Поэзия Хармса вводит абсурд для новизны поэтической речи и ее принципиального обновления, автор использует примитивистский гротеск, иронию и пародирование высоких образцов поэзии:
Вот и дом полетел.
Вот и собака полетела.
Вот и сон полетел.
Вот и мать полетела.
<…>
Вот и камень полетел.
Вот и пень полететь.
Вот и круг полететь.
<…>
Часы летать.
Рука летать.
Орлы летать.
Копье летать.
И дом летать.
И точка летать.
Стремление очистить поэтическую речь от правил, которыми руководствуется обыватель, живой носитель языка, приводило поэта к случайному соединению слов, которое должно было, по замыслу автора, давать надсмысловой выход в область «чистой» поэзии, что вело прежде всего к «озаумниванию синтаксиса» [277]. Абсурдный поэтический образ включался в традиционный реалистический контекст, функциональность абсурдного образа заключалась в высвечивании очевидного, но уже шаблонного смысла.

Фрагменты материала:
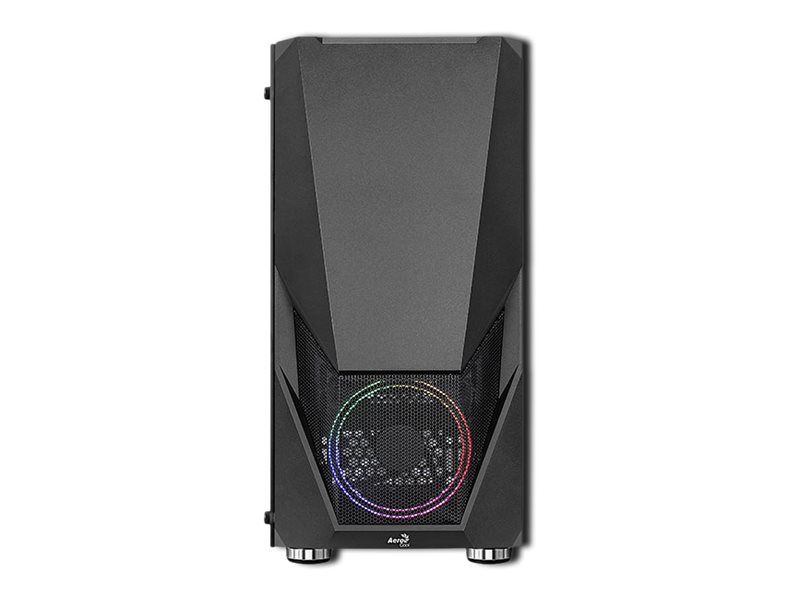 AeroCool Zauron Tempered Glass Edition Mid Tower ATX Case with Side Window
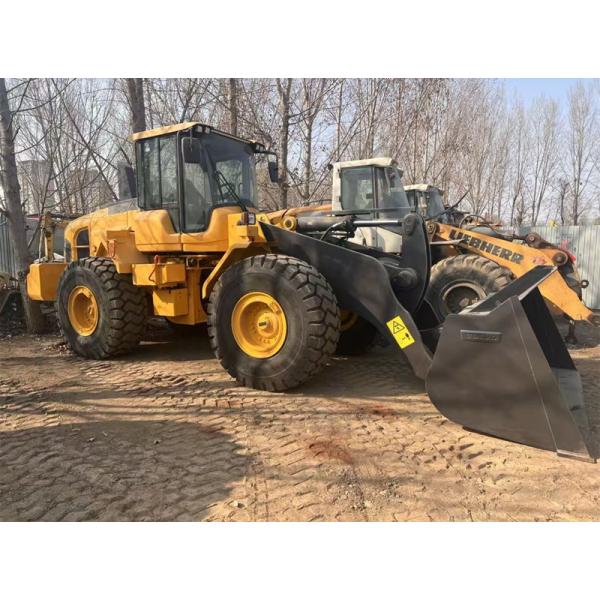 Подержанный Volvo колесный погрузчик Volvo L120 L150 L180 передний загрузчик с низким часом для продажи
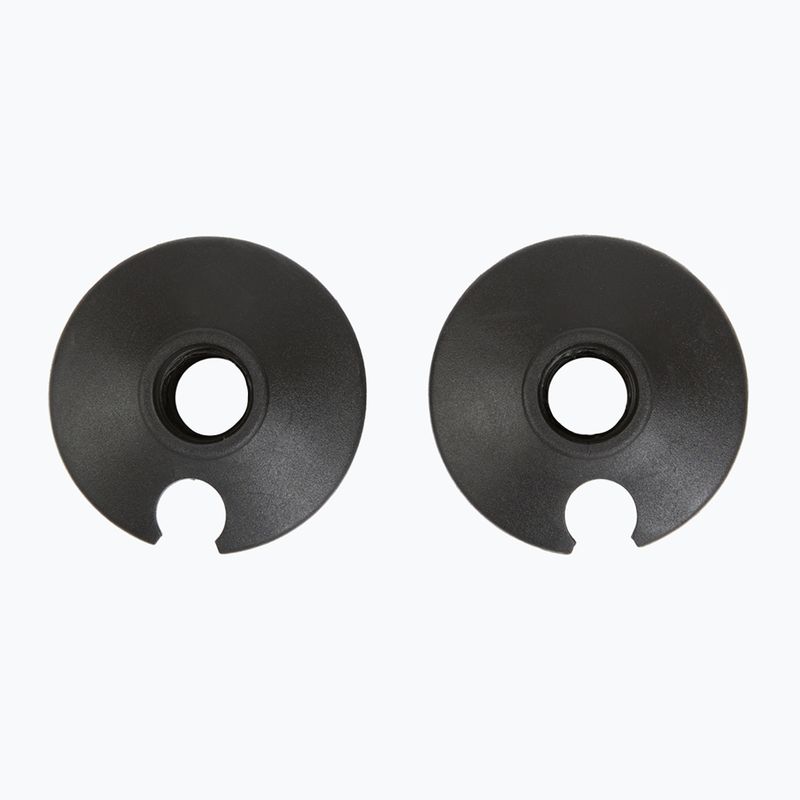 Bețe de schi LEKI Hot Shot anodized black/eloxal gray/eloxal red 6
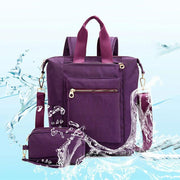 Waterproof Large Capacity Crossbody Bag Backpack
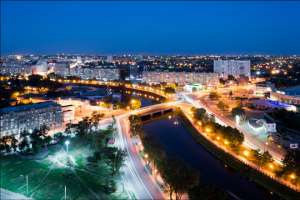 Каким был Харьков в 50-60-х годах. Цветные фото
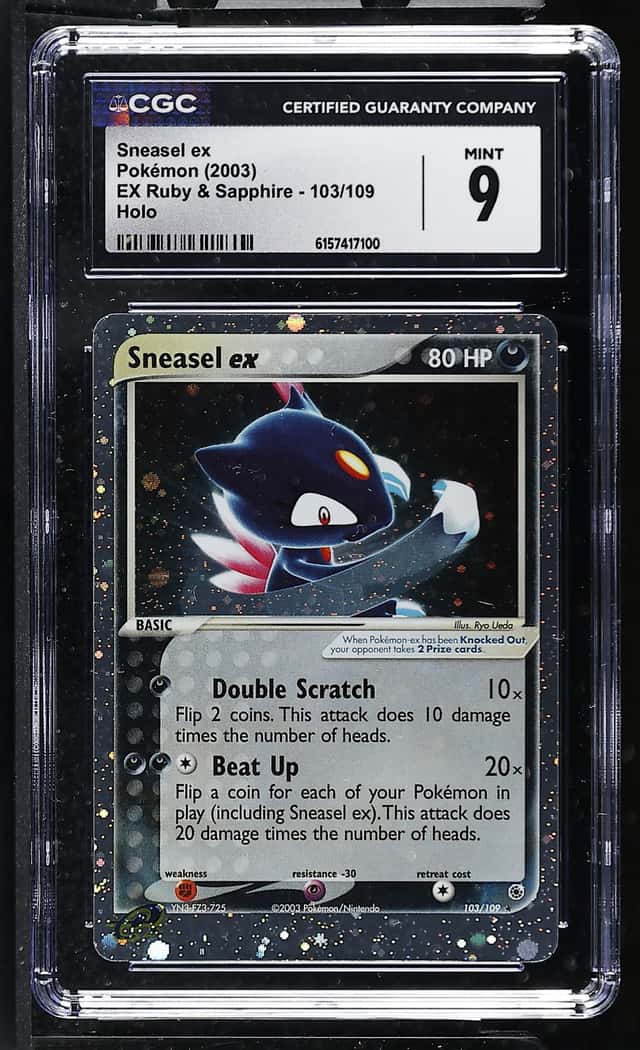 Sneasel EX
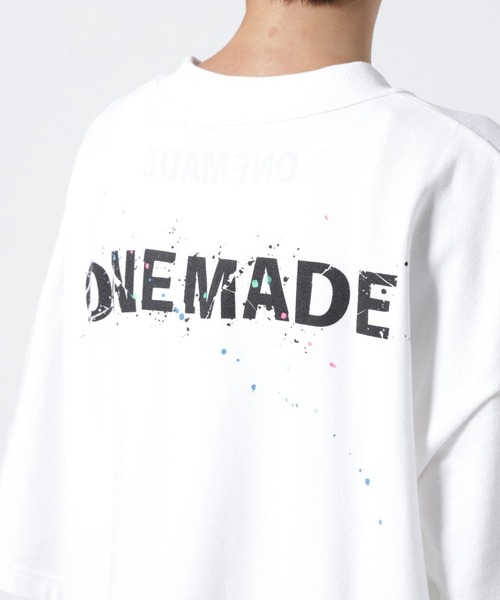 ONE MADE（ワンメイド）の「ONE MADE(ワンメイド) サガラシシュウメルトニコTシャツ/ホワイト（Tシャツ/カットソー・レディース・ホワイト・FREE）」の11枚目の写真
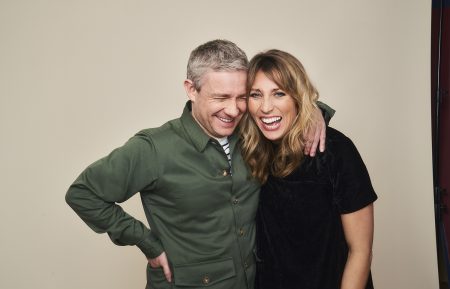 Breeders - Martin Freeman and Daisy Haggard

* * *

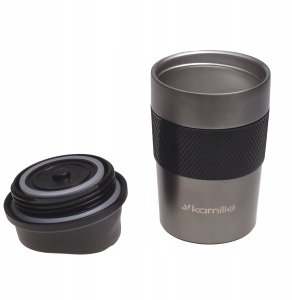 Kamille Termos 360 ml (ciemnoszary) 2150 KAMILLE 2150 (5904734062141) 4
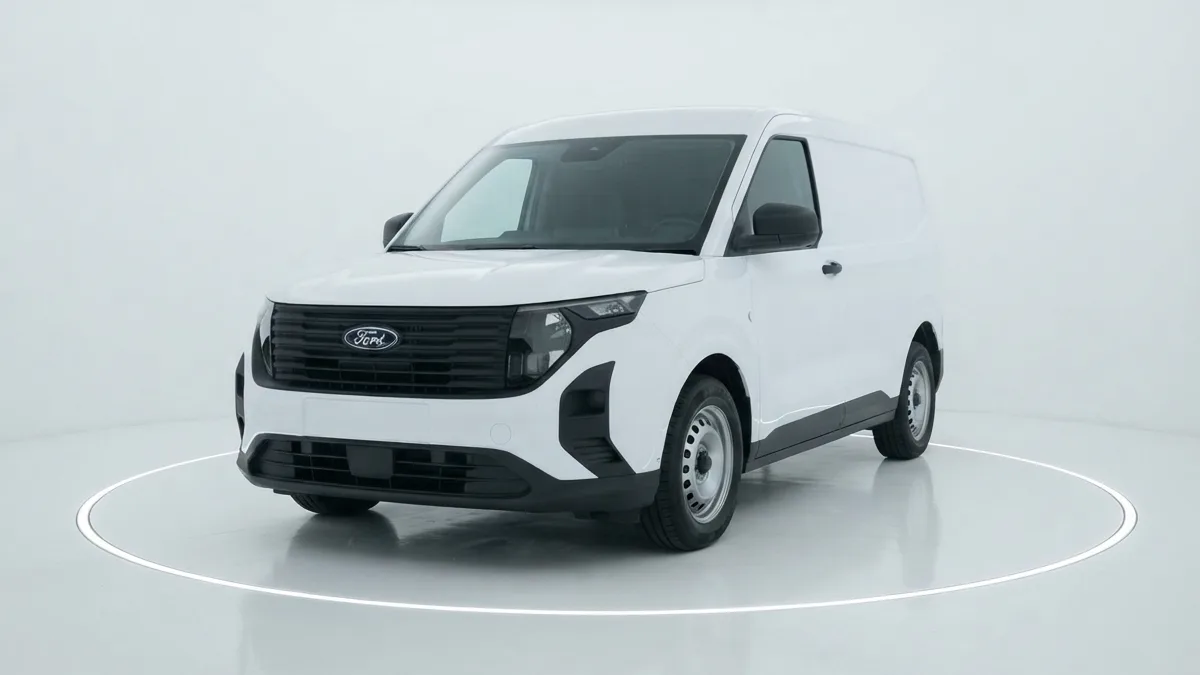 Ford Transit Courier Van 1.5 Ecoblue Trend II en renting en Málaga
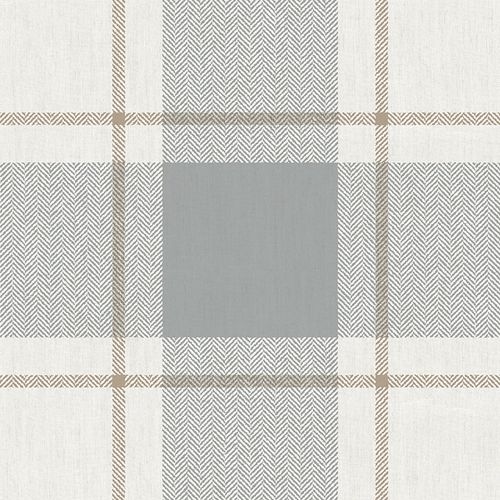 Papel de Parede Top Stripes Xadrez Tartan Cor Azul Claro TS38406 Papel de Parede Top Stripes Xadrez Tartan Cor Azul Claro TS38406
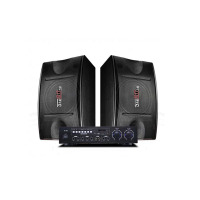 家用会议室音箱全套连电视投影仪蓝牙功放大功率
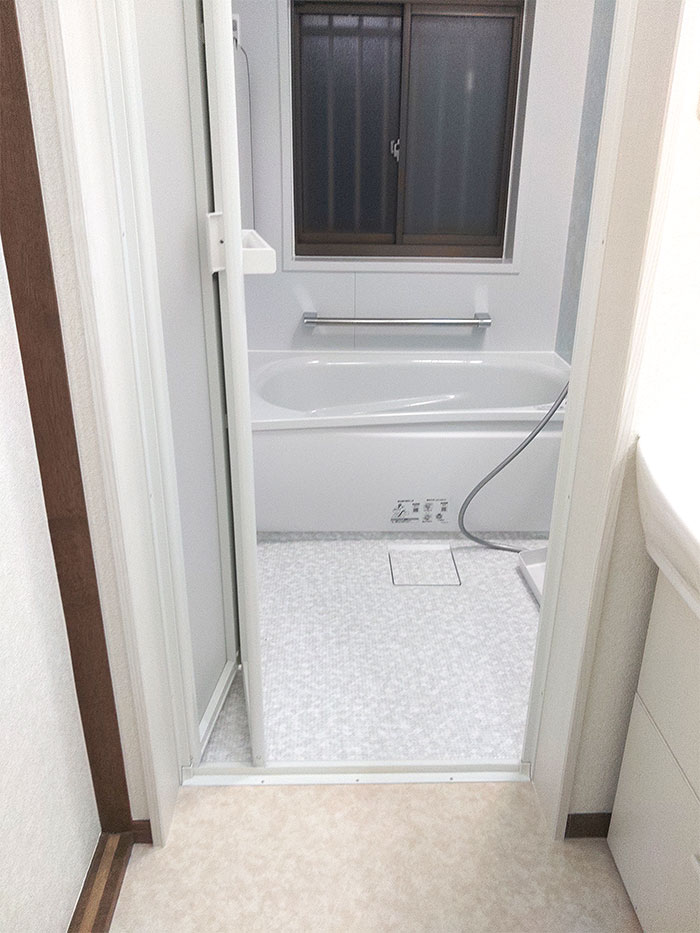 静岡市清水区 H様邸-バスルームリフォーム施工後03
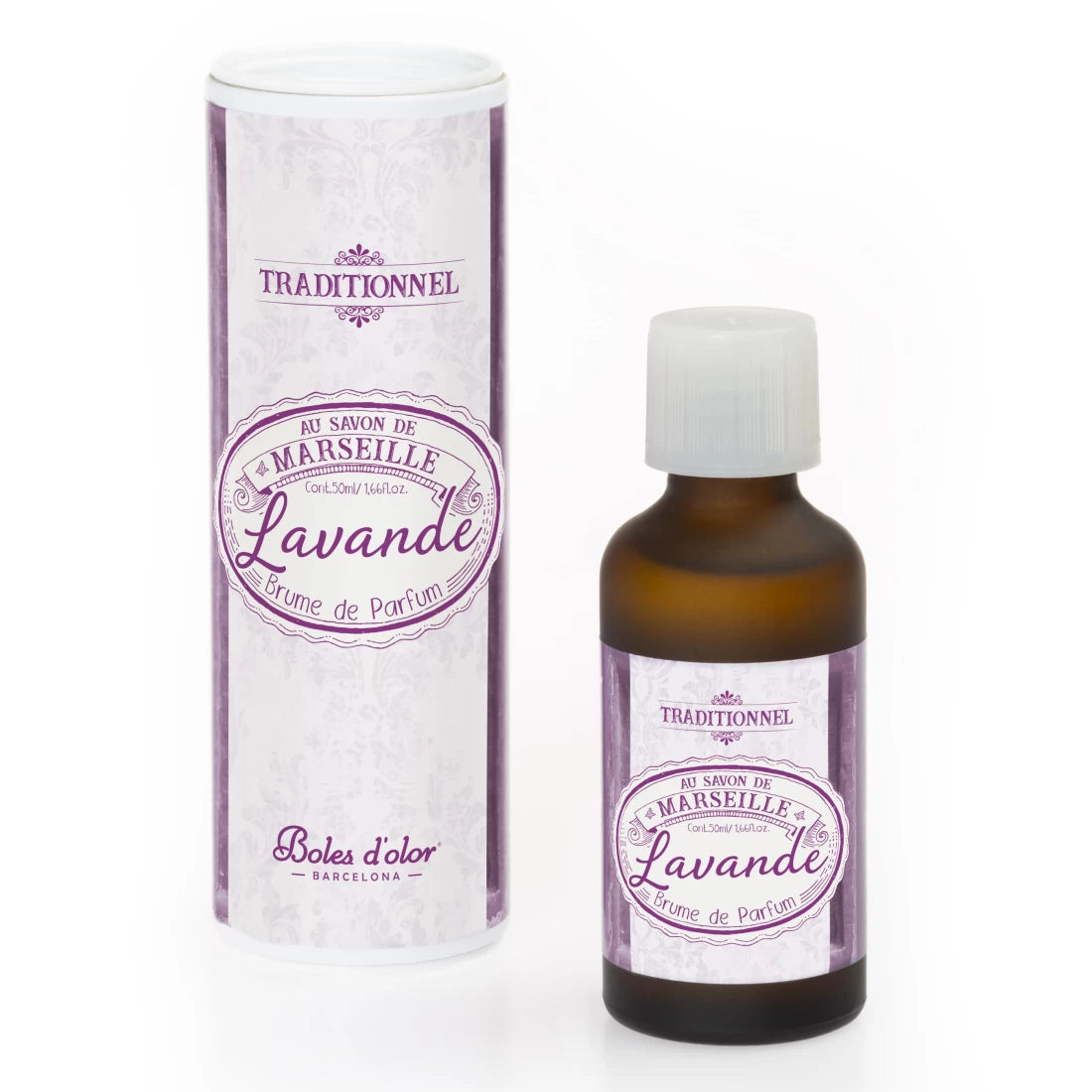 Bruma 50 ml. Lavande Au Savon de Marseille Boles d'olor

Задания:
- a) Перепишите без изменений отрывок текста о поэзии Хармса от «Поэзия Хармса вводит» до «и сон полетел.» включительно.
- b) Согласуются ли с текстом о поэзии Хармса утверждения ниже? На каждое ответьте «да» или «нет» и дословно приведите решающие слова текста.
(i) Хармс использует иронию и пародирование высоких образцов поэзии.
(ii) Абсурдный поэтический образ у Хармса включался в традиционный романтический контекст.
(iii) Поэт стремился очистить поэтическую речь от правил, которыми руководствуется обыватель.
- c) Напишите продолжение текста о поэзии Хармса, начиная сразу после его последнего предложения.

Ответы по заданиям:
- a)
Поэзия Хармса вводит абсурд для новизны поэтической речи и ее принципиального обновления, автор использует примитивистский гротеск, иронию и пародирование высоких образцов поэзии:
Вот и дом полетел.
Вот и собака полетела.
Вот и сон полетел.

- b)
(i) Да: «автор использует примитивистский гротеск, иронию и пародирование высоких образцов поэзии».
(ii) Нет: «Абсурдный поэтический образ включался в традиционный реалистический контекст».
(iii) Да: «Стремление очистить поэтическую речь от правил, которыми руководствуется обыватель».

- c)
А ныне пять ОБЭРИутов,
еще раз повернувшие ключ в арифметиках веры,
должны скитаться меж домами
за нарушение обычных правил рассуждения о
смыслах.
Смотри, чтоб уцелела шапка,
чтоб изо лба не выросло бы дерево…
Как указывает И. Скоропанова, «в произведениях Д. Хармса либо «ничего» не происходит, что отражает духовную нищету обывательского существования («Постоянство веселья в грязи»), либо случаются абсурдные, загадочные, дурацкие бытовые происшествия («Жил-был в доме тридцать три единицы», «Вариации», «Востряков смотрит в окно на улицу»), раскрывающие отчужденность, алогизм поведения людей с вывернутой наизнанку психологией и моралью. И в том и в другом случае автор открыто никого не обличает, не высмеивает, полон притворной серьезности и сочувствия. О невероятном, из ряда вон выходящем, отмеченном нарушением причинно-следственных связей говорится как о само собой разумеющемся» [278].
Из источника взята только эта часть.